◆ Text provided
One of the pleasures of reading The Wilson Quarterly is that its editorial positions and articles do not fall out neatly along contemporary vernacular notions of “liberal” and “conservative” (it’s more of an “Old School” liberal magazine whose political and economic positions tend to be congruent with 19th Century / early 20th century liberalism and progressivism). Which is to say that I enjoy the pleasures of both agreeing and disagreeing within the same magazine.

The Quarterly’s Winter 2007 issue features a special section on “The Wealth Explosion,” three articles which focus on the recent expansion of wealth in America and elsewhere in the world economy, as well as on some of the effects of this expansion.

The most interesting, and problematic, of the essays is “Lux Populi” by James B. Twitchell. Twitchell discusses luxury goods’ loss of standing as positional goods. One of the things that makes luxury goods markers of class status is and has always been not just their expense but their inaccessibility to the masses. Not only could most not afford luxury goods, but most did not opportunity to acquire them even when being potentially able to afford them. In today’s world, luxury goods are widely available to whoever may afford them (one of Twitchell’s examples is Gucci handbags being sold on the Home Shopping Network), and the middle class, at least, can afford more of them than ever before. Twitchell sees this as a problem for the wealthy. “Ironically, what this poaching of deluxe by the middle class has done is make things impossible for the truly rich.” Alas for the poor rich – what are they to do when the luxury goods, which “have little intrinsic but high positional value,” lose there positional value in marking their status of wealthiness?

I have two main problems with Twitchell’s piece, despite finding it thought-provoking. First is the overall tone of the piece, which seems to imply that the loss of positional marking (to the extent that this has occurred – clearly he’s onto something, but it’s hardly the case that the wealthy [or the blue collar, for that matter] lack any means of marking their class status today) is a bad thing, a tragic loss. Twitchell says, “‘Luxury for all’ is an oxymoron, all right, the aspirational goal of modern culture, and the death knell of the real thing,” but if luxury goods have low intrinsic value but high positional value, what is lost with the greater availability of such markers is not the “realness” of the markers, but simply their restriction to a particular class – not in itself a bad thing (unless you really think that the wealthy deserve to pretend through the display of essentially valueless commodities that they are intrinsically better than everyone else). Twitchell’s reference to the middle class’s “poaching” of luxury goods is a further affirmation of his sense of the impropriety of the spread of luxury items. This is topped in the final paragraph with flippancy: “In a sense, the filthy rich have only two genuine luxury items left: time and philanthropy. As the old paradox goes, the rich share the luxury of too much time on their hands with the very people on whom they often bestow their philanthropy. Who knows, maybe poverty will become the new luxury…”

◆ Task list
**1.** According to the post on The Wilson Quarterly, which example does Twitchell offer of luxury goods being widely available?
**2.** In the post on The Wilson Quarterly, reproduce the passage between "The Quarterly’s Winter" and "of this expansion.", inclusive, substituting "Spring 2007" for "Winter 2007".
None of the lines of spatial reasoning records is needed for any task.

Records of questions on spatial reasoning
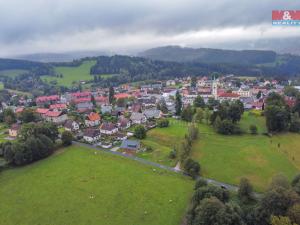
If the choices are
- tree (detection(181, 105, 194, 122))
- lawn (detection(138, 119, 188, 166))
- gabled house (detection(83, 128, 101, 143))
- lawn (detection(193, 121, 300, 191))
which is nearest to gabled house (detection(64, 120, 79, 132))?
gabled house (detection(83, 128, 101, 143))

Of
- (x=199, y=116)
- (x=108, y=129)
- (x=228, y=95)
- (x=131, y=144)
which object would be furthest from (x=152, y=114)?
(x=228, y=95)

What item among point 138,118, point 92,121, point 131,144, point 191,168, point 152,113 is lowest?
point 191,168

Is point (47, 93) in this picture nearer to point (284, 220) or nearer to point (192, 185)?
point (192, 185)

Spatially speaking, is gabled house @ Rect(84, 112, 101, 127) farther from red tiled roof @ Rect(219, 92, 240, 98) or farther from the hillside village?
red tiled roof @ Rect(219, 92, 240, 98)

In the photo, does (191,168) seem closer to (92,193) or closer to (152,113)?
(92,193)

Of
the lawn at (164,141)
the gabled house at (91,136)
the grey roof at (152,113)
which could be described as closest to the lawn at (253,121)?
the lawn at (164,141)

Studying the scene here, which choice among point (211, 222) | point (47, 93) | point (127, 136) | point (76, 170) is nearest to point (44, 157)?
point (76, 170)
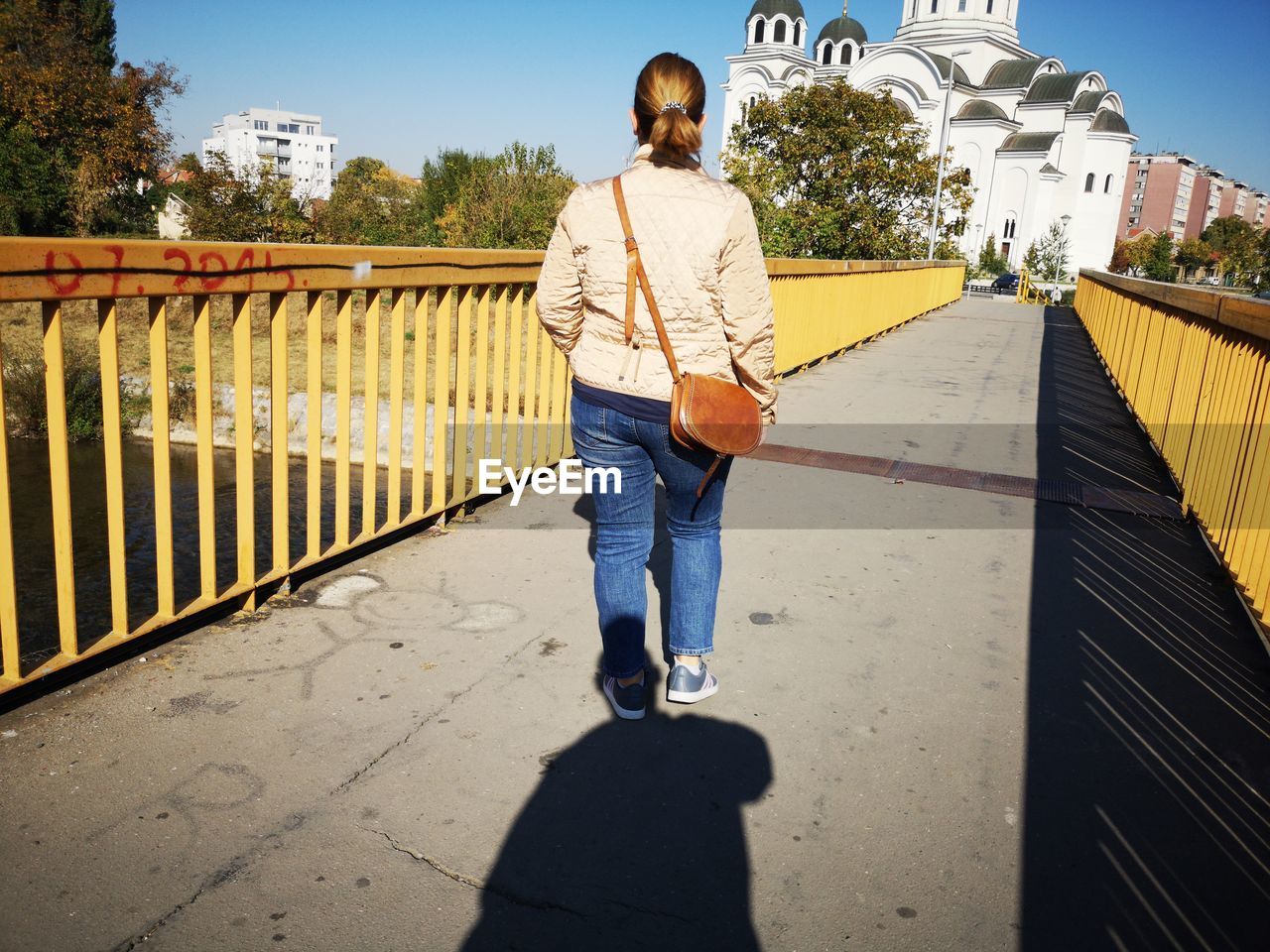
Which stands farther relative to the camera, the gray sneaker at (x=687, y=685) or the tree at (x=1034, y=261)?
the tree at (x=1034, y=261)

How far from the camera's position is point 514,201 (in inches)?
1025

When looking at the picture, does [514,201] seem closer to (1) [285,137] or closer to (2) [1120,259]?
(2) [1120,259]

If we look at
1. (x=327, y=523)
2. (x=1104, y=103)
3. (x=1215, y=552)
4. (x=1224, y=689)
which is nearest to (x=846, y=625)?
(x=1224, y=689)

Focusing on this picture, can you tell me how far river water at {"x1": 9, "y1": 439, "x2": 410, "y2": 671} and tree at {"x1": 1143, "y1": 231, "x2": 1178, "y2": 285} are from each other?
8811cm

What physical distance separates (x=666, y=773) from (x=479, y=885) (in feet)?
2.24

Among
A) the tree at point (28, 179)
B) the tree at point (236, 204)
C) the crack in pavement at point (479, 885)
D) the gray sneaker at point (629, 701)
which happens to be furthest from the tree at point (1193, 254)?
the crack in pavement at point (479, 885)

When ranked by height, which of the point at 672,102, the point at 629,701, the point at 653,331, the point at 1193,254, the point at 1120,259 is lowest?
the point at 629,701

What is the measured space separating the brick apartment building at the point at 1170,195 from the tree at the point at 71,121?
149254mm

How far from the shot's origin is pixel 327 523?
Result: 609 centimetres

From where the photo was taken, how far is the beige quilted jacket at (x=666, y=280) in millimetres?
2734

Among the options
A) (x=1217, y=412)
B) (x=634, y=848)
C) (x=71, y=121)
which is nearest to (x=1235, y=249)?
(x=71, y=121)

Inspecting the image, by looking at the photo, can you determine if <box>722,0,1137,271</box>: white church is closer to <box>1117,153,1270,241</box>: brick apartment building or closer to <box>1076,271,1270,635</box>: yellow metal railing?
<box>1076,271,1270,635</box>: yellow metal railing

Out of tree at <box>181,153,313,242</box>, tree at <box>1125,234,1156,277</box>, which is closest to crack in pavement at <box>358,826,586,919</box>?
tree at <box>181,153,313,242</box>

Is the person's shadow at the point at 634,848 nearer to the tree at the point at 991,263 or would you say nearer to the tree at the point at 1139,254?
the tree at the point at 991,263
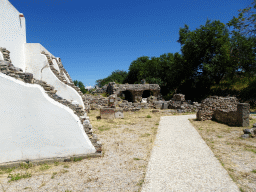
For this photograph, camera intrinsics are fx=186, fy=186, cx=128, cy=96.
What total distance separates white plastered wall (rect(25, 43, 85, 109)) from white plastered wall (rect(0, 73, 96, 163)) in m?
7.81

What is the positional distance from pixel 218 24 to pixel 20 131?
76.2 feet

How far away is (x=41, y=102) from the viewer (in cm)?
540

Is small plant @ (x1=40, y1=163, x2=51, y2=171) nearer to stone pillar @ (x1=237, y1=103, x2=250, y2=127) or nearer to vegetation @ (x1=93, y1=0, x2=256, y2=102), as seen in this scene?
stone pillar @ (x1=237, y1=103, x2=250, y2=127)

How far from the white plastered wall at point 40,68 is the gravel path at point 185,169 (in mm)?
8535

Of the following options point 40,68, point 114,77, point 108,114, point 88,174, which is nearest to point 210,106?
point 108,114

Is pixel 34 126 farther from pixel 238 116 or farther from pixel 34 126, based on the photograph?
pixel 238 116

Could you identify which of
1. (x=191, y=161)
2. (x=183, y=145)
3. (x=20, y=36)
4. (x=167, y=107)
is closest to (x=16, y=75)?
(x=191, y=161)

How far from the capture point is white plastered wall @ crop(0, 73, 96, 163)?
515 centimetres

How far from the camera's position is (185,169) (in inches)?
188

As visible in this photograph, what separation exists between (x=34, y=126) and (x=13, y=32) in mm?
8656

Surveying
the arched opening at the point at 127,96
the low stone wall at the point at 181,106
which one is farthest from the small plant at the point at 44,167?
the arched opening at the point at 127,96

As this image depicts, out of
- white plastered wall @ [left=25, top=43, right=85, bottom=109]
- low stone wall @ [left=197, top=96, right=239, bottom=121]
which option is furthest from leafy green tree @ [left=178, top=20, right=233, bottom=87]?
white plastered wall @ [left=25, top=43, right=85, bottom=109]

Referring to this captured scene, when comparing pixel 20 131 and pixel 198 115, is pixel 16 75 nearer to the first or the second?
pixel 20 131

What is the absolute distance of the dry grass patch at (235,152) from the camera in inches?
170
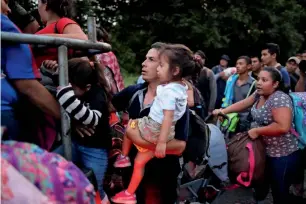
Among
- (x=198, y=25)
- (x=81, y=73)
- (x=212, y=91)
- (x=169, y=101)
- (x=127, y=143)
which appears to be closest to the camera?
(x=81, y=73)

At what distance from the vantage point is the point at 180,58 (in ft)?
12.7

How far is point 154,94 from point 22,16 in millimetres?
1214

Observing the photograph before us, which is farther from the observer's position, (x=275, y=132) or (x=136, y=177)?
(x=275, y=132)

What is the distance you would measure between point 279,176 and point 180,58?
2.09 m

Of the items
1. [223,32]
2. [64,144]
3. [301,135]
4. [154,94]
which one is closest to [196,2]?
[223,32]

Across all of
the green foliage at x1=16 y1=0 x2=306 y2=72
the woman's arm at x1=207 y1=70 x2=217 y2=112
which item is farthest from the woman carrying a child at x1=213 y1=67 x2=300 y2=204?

◆ The replies
**1.** Gucci handbags being sold on the Home Shopping Network.

**2.**
The Quarterly’s Spring 2007 issue features a special section on “The Wealth Explosion,” three articles which focus on the recent expansion of wealth in America and elsewhere in the world economy, as well as on some of the effects of this expansion.